Предоставленный фрагмент |
# # # #
В поведении Чжан Имоу нет вызова, позы. С редким благородством и спокойствием он защищает свои взгляды, не снисходя до перепалки. Лишь когда в разговоре возникает «его тема» — ритма, цвета — он вспыхивает каким-то шальным огнем.
Цвет — та точка, где наш мозг впервые соприкасается со Вселенной, размышляет Чжан Имоу. Его тревожат переходы цвета из одного качества в другое, их сочетания, комбинации. Но любит он цвета первичные, не поддающиеся разложению, — красный, желтый, синий. Ему близки густые краски северного Китая, как и все, что свойственно этим широтам: острая соленая пища, жесткий грубоватый говор. На юге все мягче.
# # # #
Выдержка из материала |
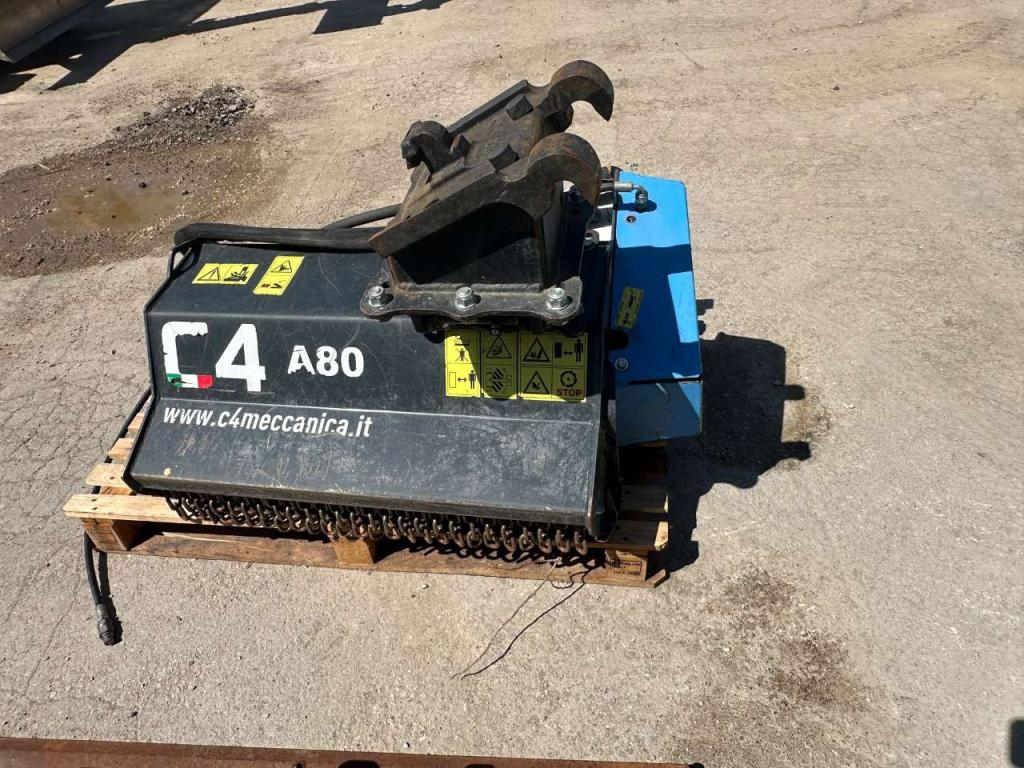 Kubota U27-4 Foto 4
# # # #
Над чем работать | Переведите на английский язык предложение из фрагмента о Чжан Имоу: «Но любит он цвета первичные, не поддающиеся разложению, — красный, желтый, синий».

Готовое решение | But the colors he loves are the primary ones, those that cannot be broken down: red, yellow, and blue.